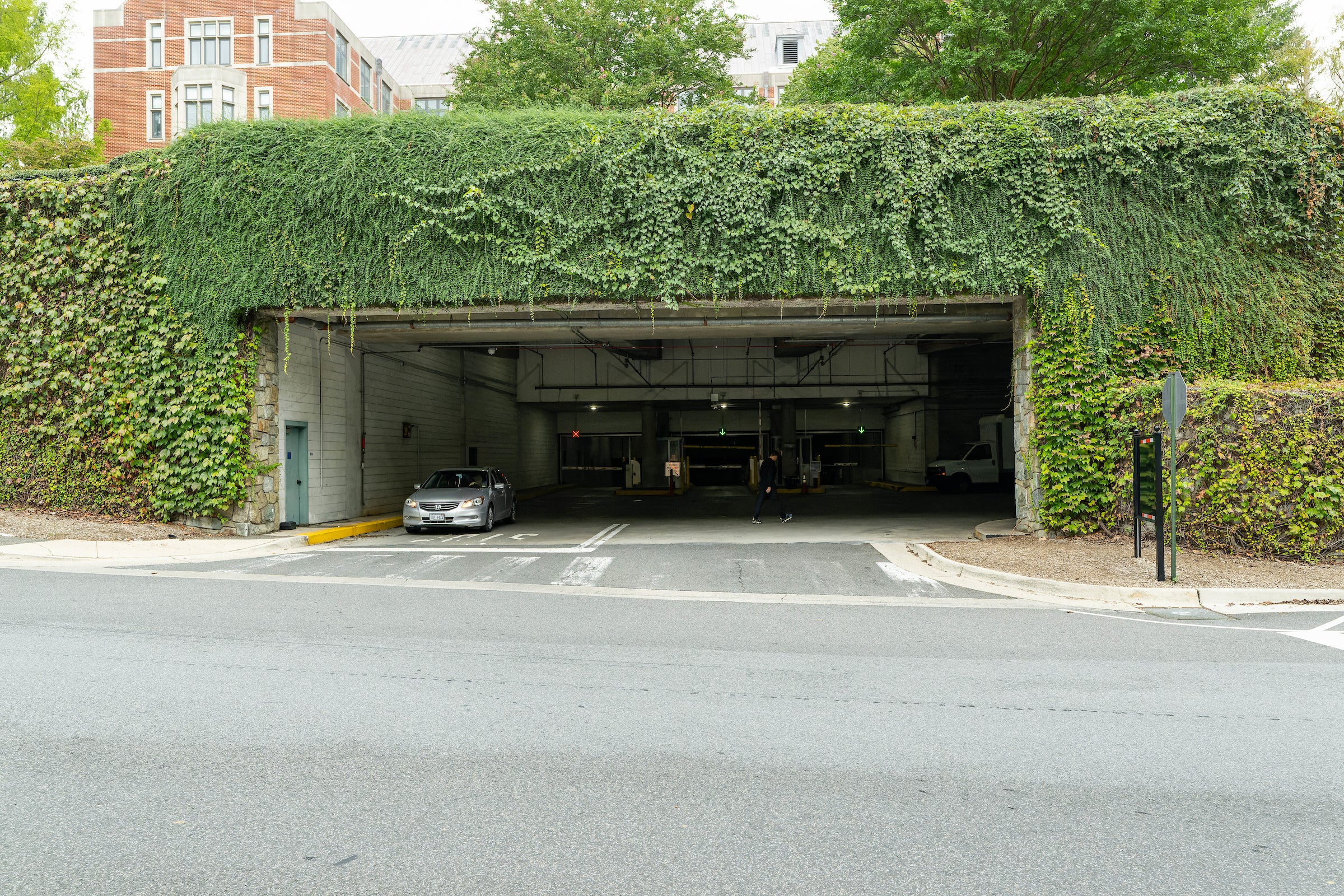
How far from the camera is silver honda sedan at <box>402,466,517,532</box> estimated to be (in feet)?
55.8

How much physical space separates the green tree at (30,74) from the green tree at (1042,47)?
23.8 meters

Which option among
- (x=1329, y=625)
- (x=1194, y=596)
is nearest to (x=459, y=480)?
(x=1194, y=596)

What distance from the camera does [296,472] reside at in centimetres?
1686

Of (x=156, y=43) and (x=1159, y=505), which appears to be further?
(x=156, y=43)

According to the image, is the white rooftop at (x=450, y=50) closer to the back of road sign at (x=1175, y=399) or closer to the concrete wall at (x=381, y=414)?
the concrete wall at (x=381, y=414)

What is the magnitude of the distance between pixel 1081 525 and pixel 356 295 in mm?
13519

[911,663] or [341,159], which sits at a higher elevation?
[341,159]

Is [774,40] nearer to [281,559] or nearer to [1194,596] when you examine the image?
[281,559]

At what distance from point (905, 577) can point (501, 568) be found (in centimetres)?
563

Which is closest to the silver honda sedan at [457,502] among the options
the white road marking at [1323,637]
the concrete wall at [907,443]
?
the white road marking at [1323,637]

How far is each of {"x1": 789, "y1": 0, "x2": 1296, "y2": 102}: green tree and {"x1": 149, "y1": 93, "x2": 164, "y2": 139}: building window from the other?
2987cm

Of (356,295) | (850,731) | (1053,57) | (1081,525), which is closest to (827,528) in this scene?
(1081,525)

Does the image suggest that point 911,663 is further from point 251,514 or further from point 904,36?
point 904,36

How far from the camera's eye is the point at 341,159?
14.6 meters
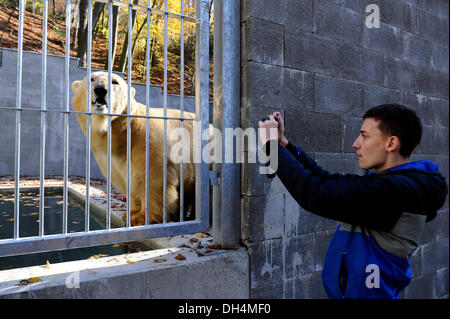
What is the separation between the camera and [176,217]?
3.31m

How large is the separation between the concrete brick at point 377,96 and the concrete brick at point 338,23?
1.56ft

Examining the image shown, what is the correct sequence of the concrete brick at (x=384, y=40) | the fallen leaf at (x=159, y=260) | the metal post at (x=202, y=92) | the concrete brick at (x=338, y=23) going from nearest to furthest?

* Instruction:
Count the lines of the material above that contain the word "green", and give only the number.

* Output:
2